3rd

Marzo

Stramilano – DìENòtt

Adriana AstiQuando leggi Shakespeare, pensi che la lingua migliore sia l’inglese. Quando leggi Virgilio, pensi che sia il latino. Quando leggi Dante, l’italiano. Quando leggi Goethe, il tedesco…e quando leggi Carlo Porta?
La risposta la trovate tutte le sere sul palco del Teatro Manzoni, dove una donna di Milano guarda la sua città e ce la racconta attraverso la musica, le parole, la prosa, la poesia ma, soprattutto, attraverso una simpatia contagiosa.
Adriana Asti indossa un serioso frac ma è illuminata da due folgoranti occhioni neri che il tempo non ha cambiato e da un’accesa capigliatura rosso vermiglio.
Insieme a lei, solamente tre strumenti e i loro bravissimi suonatori: un pianoforte (Gian Luca Faccini), un violoncello (Ilaria Catozzi) e un clarinetto (Alessio Terranova).

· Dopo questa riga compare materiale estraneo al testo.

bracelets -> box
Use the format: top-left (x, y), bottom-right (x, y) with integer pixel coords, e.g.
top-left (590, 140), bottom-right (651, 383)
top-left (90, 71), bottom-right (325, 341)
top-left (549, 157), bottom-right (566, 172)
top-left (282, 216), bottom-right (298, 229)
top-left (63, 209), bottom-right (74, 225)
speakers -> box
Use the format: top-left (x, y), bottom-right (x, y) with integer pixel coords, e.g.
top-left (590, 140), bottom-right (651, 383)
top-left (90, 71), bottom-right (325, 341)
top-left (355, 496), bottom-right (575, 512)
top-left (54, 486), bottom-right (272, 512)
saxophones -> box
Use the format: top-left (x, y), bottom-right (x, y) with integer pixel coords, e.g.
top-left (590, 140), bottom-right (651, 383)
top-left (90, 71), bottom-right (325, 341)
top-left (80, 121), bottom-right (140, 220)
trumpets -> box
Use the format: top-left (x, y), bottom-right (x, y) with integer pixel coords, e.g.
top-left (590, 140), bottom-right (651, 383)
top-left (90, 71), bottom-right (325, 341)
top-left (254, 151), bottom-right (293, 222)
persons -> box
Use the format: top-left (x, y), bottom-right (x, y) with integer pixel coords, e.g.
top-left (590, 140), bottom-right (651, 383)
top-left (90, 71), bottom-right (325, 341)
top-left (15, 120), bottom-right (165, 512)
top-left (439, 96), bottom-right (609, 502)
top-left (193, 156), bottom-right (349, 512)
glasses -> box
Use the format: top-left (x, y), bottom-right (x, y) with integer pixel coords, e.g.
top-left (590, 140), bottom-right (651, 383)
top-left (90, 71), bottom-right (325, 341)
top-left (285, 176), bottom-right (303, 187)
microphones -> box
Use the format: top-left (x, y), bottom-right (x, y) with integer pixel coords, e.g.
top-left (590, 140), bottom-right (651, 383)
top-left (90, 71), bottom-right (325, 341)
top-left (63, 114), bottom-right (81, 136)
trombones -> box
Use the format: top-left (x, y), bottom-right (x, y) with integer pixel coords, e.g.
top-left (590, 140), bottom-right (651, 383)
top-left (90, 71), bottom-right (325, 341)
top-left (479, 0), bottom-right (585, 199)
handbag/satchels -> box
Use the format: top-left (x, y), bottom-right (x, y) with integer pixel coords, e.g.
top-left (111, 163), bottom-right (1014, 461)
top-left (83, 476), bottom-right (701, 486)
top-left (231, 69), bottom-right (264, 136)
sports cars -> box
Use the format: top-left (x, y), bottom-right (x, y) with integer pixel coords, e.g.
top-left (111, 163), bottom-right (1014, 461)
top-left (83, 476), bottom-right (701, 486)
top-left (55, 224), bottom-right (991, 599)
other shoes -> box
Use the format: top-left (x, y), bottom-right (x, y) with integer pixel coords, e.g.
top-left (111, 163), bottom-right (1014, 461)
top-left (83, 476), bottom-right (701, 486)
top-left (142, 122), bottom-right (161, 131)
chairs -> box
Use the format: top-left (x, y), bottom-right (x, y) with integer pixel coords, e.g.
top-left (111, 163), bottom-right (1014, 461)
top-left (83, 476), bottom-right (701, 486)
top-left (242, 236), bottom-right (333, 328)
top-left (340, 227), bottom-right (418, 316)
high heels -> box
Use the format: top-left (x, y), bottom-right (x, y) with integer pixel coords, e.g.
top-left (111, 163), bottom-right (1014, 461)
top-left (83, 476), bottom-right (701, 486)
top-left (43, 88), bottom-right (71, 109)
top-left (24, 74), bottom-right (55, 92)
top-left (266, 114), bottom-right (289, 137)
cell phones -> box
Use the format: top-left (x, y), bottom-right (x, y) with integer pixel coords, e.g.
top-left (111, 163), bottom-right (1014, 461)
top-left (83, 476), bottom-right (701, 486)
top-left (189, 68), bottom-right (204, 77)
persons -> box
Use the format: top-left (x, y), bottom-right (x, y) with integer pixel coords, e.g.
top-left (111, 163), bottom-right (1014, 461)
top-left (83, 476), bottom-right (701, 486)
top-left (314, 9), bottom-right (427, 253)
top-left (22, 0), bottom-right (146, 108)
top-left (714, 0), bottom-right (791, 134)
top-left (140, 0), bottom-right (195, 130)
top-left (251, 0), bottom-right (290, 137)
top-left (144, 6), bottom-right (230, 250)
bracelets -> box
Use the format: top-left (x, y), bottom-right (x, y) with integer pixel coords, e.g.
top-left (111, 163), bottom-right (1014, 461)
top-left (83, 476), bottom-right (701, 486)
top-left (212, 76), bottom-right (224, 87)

Ma non bisogna lasciarsi ingannare, il palco è tutt’altro che deserto. Al contrario, è gremito di immagini e ricordi, di canzoni popolari e d’autore, di pezzi noti e meno noti.
Adriana Asti disegna con la voce e con le mani un grande labirinto in cui sfilano vecchi amici di questa città a lei tanto cara: Enzo Jannacci, Lucio Dalla, Roberto Vecchioni, Alessandro Manzoni, Paolo Conte, Giorgio Gaber, Delio Tessa, Ferdinando Fontana, Giovanni Testori e tanti altri. Le citazioni si rincorrono per tutto il palco, scendono nella platea insieme alla verve di questa genuina e folgorante mattatrice, piena di brio e di comunicativa. Il pubblico intorno a me anticipa le parole delle canzoni, batte le mani una quantità di volte, ride, sorride, sta al gioco, chiede il bis.
Tutta gente che nella Milano rappresentata questa sera ci è nata e cresciuta, mica come me che ne colgo solo una vaga parvenza, che ritrovo le canzoni irriverenti di mio padre mentre si faceva la barba e mi rammarico di non aver corso lungo quelle ringhiere, di non aver visto la famosa Porta Romana bella, di non saper parlare questo bel dialetto così verace e ridanciano.

La fine dello spettacolo arriva troppo in fretta e siamo già tutti lì a chiedere il bis di “Montecarlo”. Negli anni 60 era cantata da Johnny Dorelli ma la sua musicalità cantilenante ha prestato il fianco alla parodia. Non vi dico nulla di più, vi garantisco solo che è esilarante!